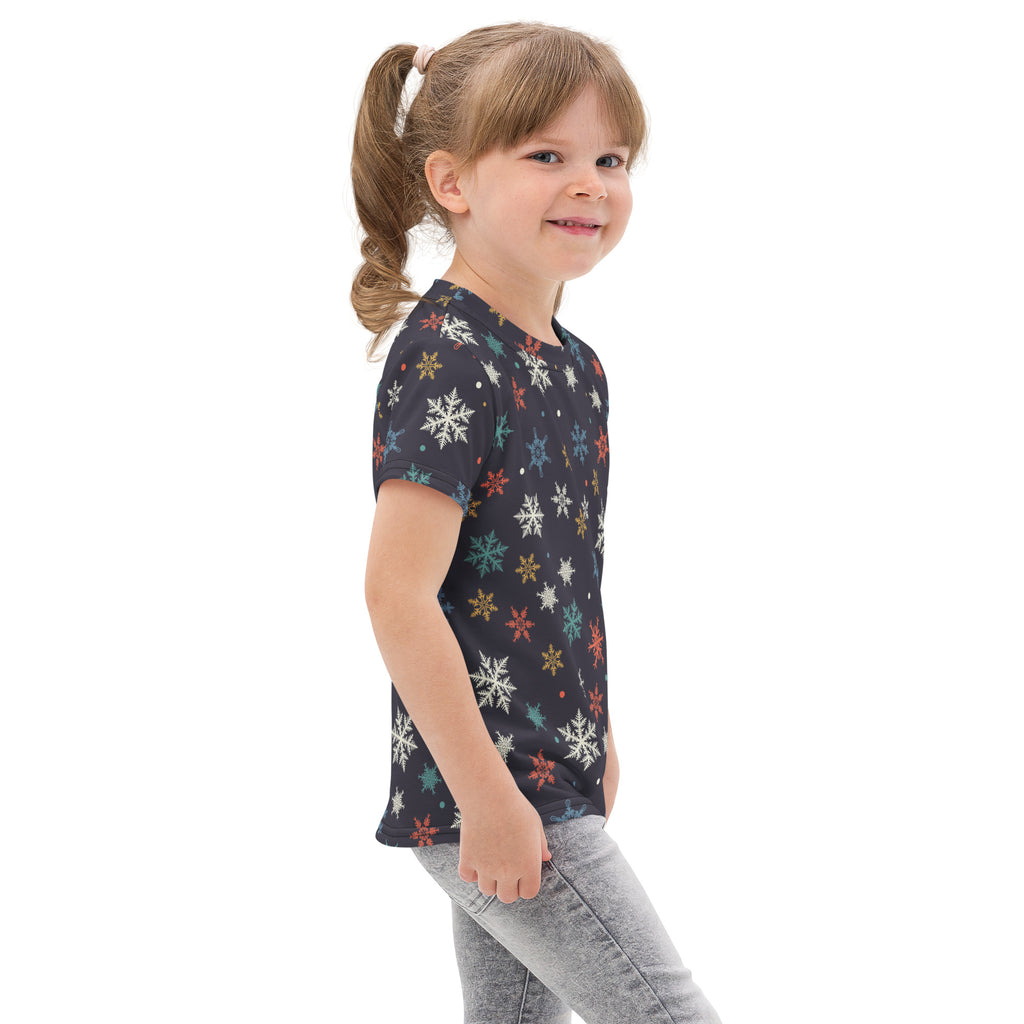 Dark blue kids cotton t-shirt with colorful snowflake pattern in white teal gold and red short sleeves
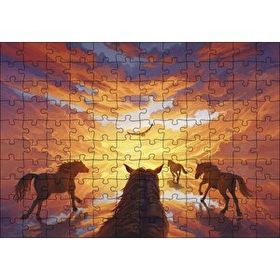 Cakapuzzle Güne Koşan Atlar Fantastik Mdf 120 Parça Puzzle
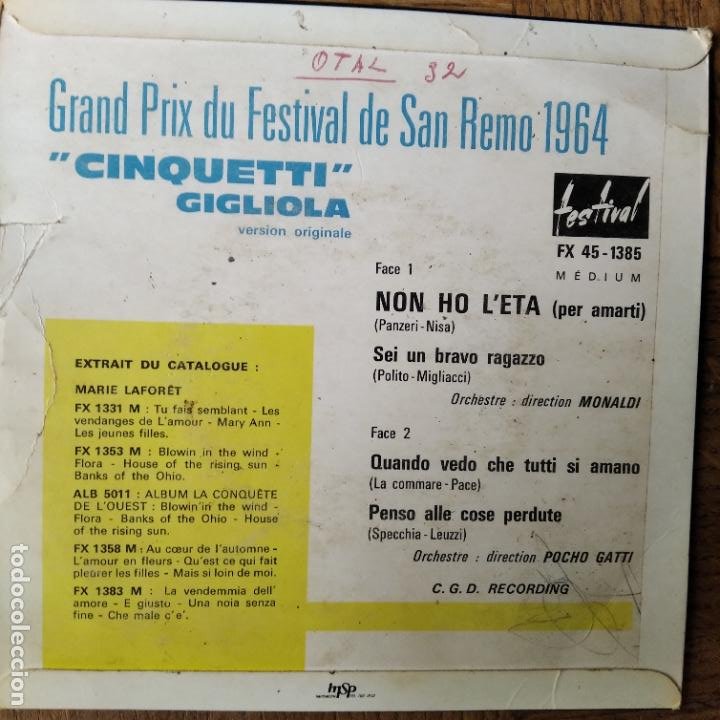 Discos de vinilo: GIGLIOLA CINQUETTI - SAN REMO 1964 - EP, NON HO LETA + 3- - Foto 2 - 214729660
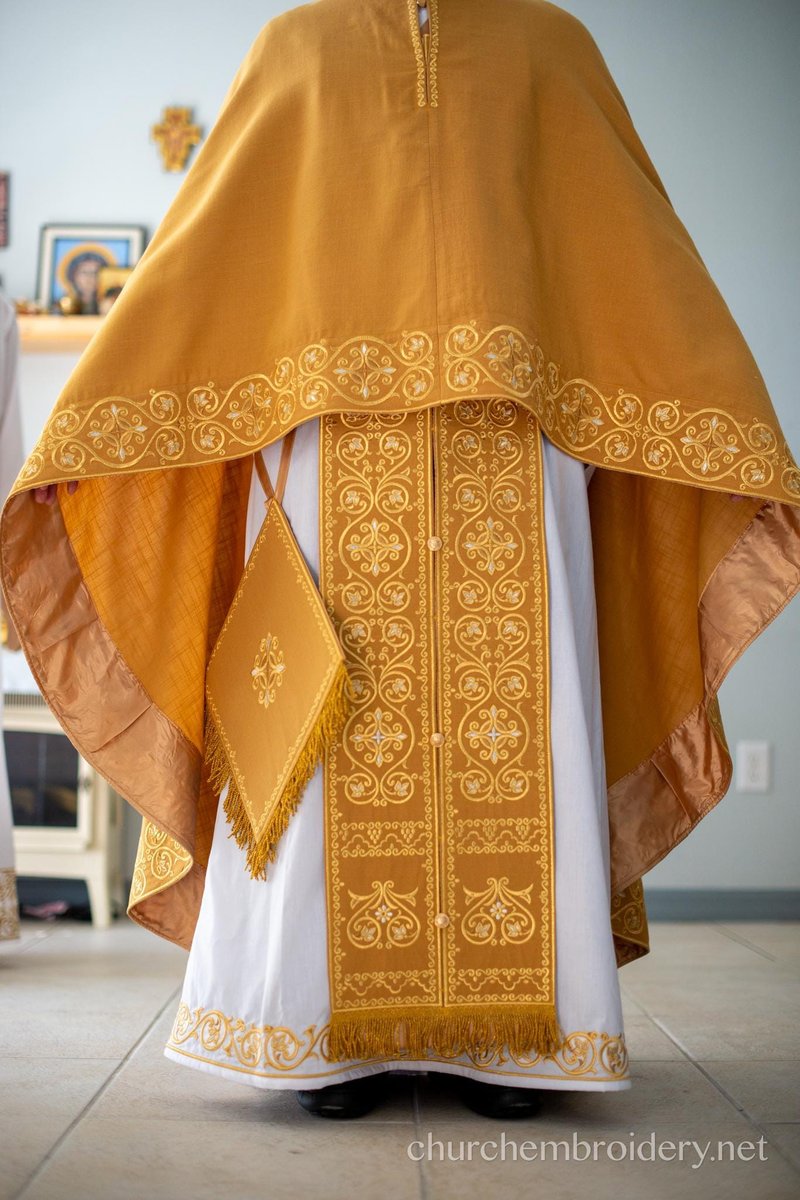 Fully Embroidered Orthodox Priest Vestments Set, Simple Linen, Gold — photo 6
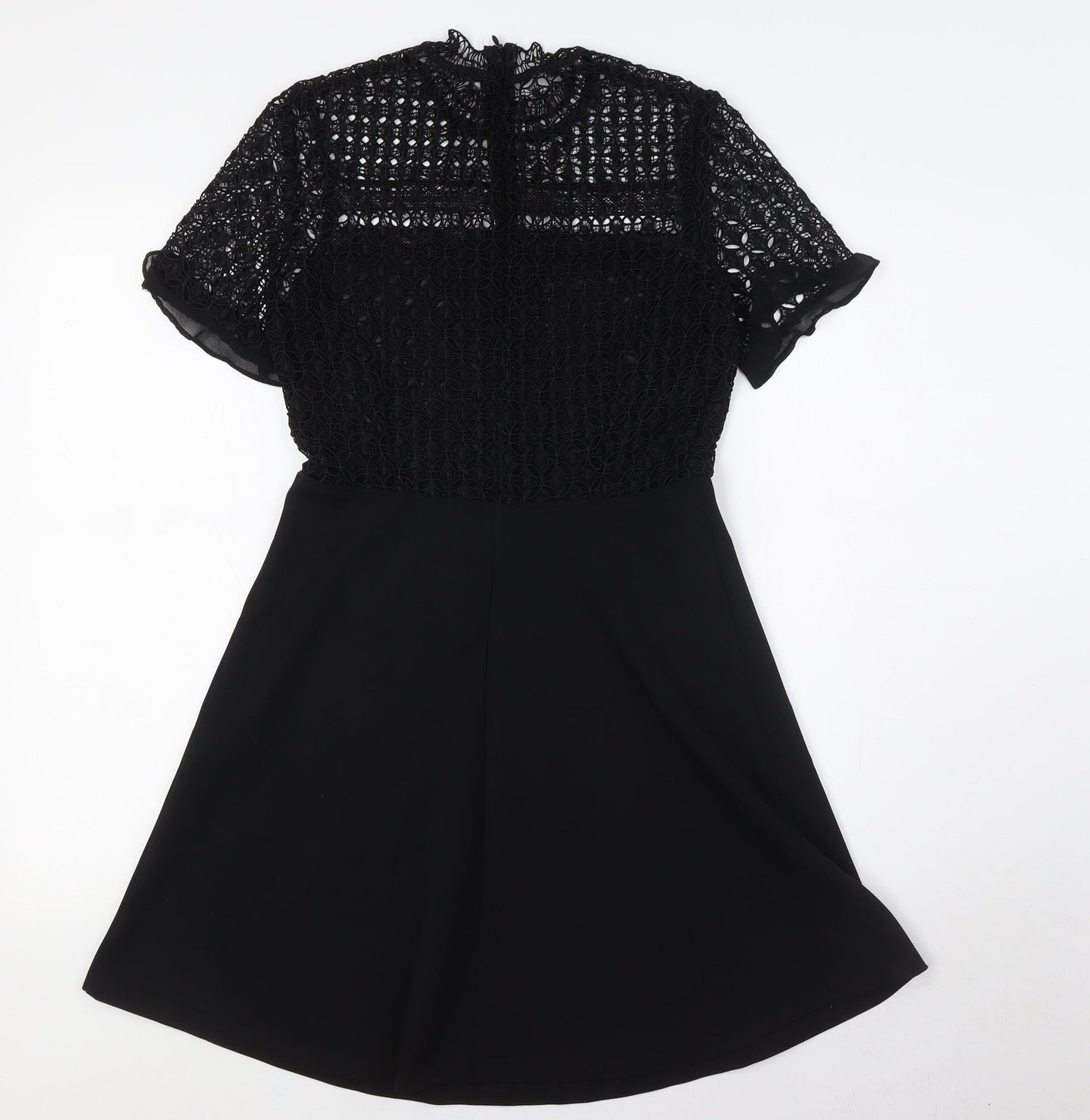 Zara Womens Black Polyester A-Line Size S Mock Neck Zip - Lace Top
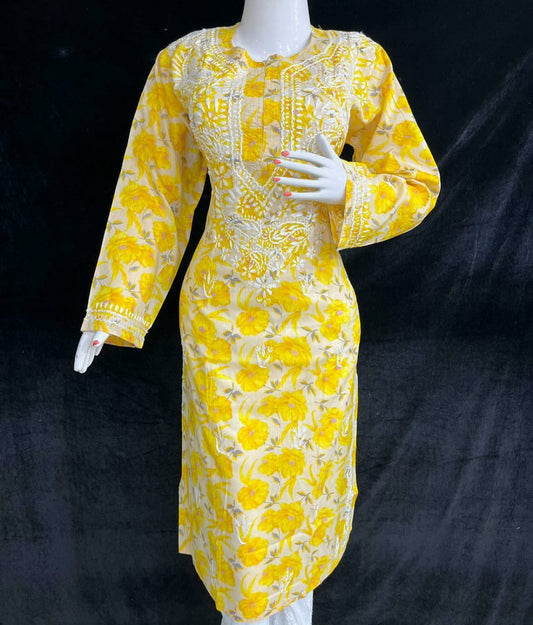 Mul Mul Printed Kurti With Pant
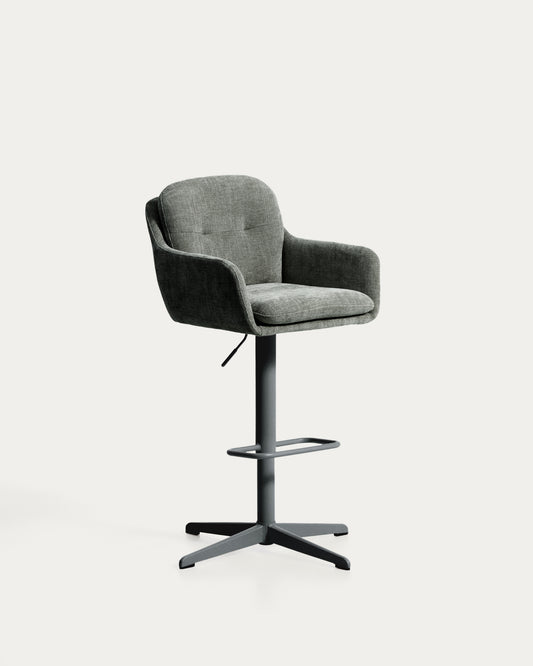 Tabouret pivotant Lexa en chenille verte avec pieds en acier finition verte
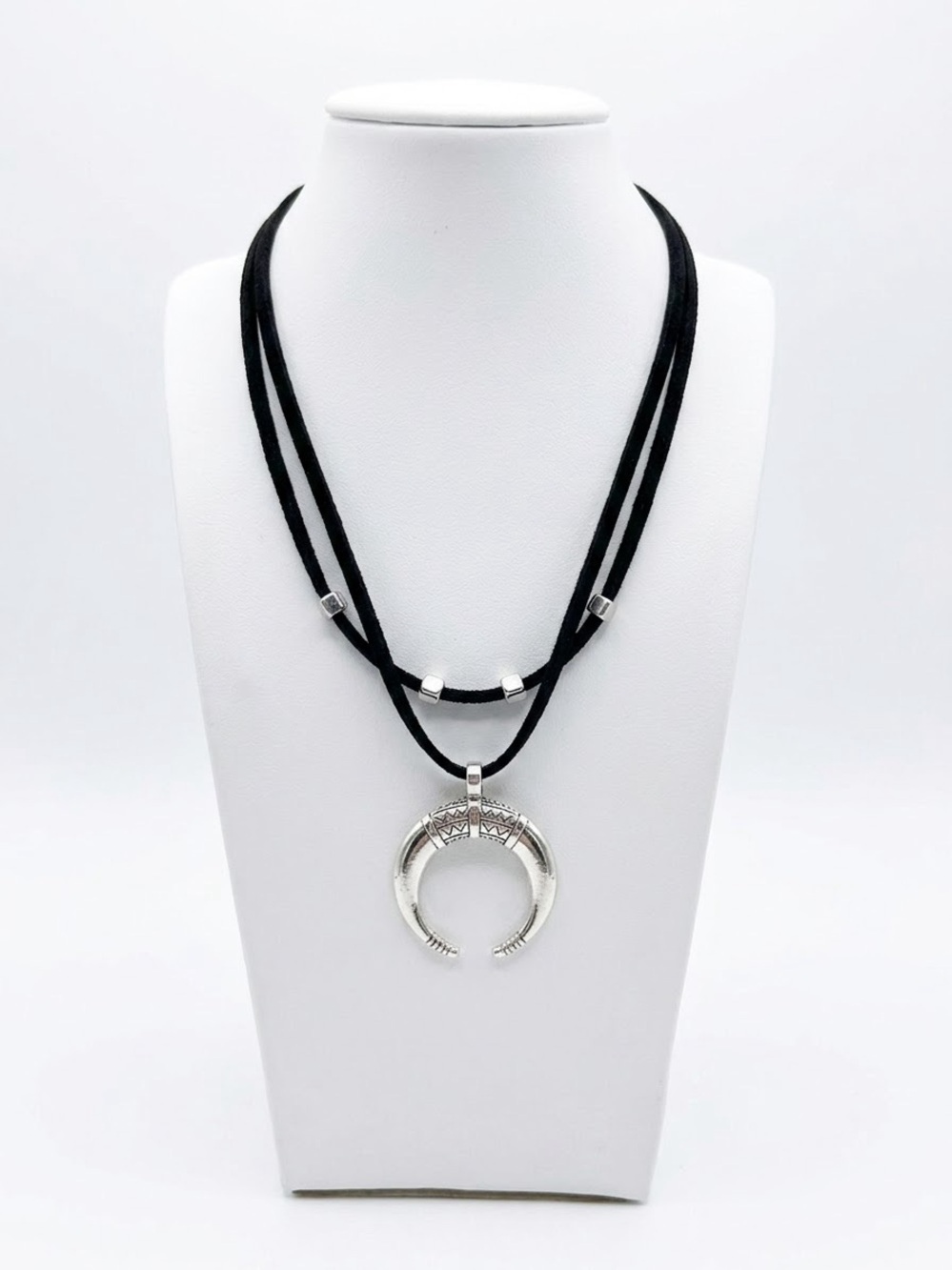 Silver Crescent Pendant Layered Black Necklace - Boho, Witchy, Practical Magic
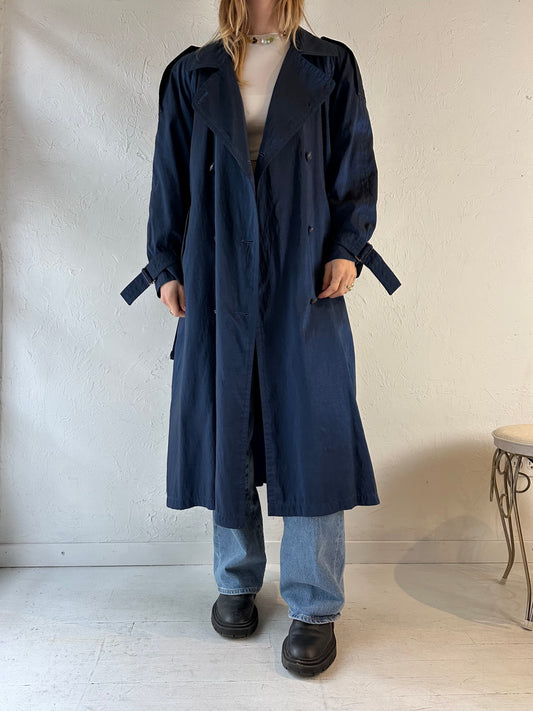 90s ‘London Fog’ Blue Trench Coat / Medium - Large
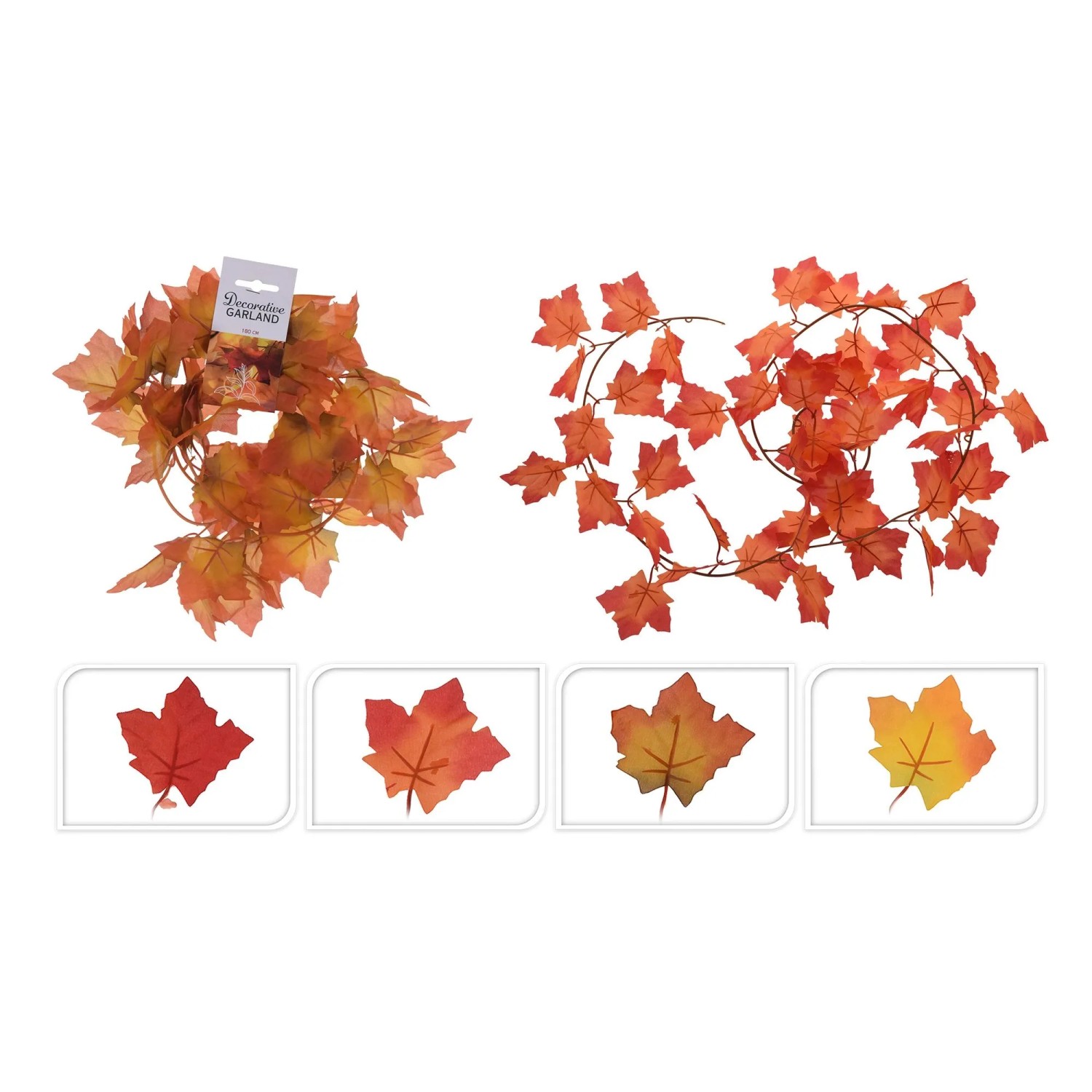 Herbstgirlande 180 cm mit bunten Kunstblättern in Rot, Orange, Gelb. Ideal für herbstliche Dekorationen.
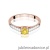 Pierścionek W0364 Diament Laboratoryjny żółty 0.30ct różowe złoto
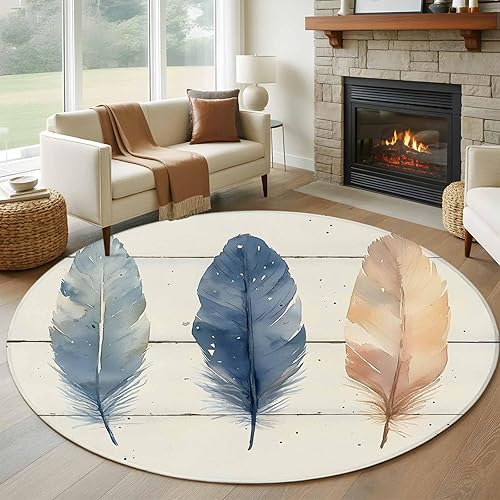 Miniatura 1 de Round Rugs 6ft, Colorful Feather Non-Slip Area Rugs for Living Room Bedroom Entryway, Watercolor Retro Rustic Wooden Grain Washable Carpet Runner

────────────────────────────────────────

__REQUIREMENT__:
Reproduce all twelve entries above word for word, in their original order, leaving out the pictures.

__ANSWER TO THIS EXERCISE__:
 Dark blue kids cotton t-shirt with colorful snowflake pattern in white teal gold and red short sleeves
 Cakapuzzle Güne Koşan Atlar Fantastik Mdf 120 Parça Puzzle
 Discos de vinilo: GIGLIOLA CINQUETTI - SAN REMO 1964 - EP, NON HO LETA + 3- - Foto 2 - 214729660
 Fully Embroidered Orthodox Priest Vestments Set, Simple Linen, Gold — photo 6
 Zara Womens Black Polyester A-Line Size S Mock Neck Zip - Lace Top
 Mul Mul Printed Kurti With Pant
 Tabouret pivotant Lexa en chenille verte avec pieds en acier finition verte
 Silver Crescent Pendant Layered Black Necklace - Boho, Witchy, Practical Magic
 90s ‘London Fog’ Blue Trench Coat / Medium - Large
 Herbstgirlande 180 cm mit bunten Kunstblättern in Rot, Orange, Gelb. Ideal für herbstliche Dekorationen.
 Pierścionek W0364 Diament Laboratoryjny żółty 0.30ct różowe złoto
 Miniatura 1 de Round Rugs 6ft, Colorful Feather Non-Slip Area Rugs for Living Room Bedroom Entryway, Watercolor Retro Rustic Wooden Grain Washable Carpet Runner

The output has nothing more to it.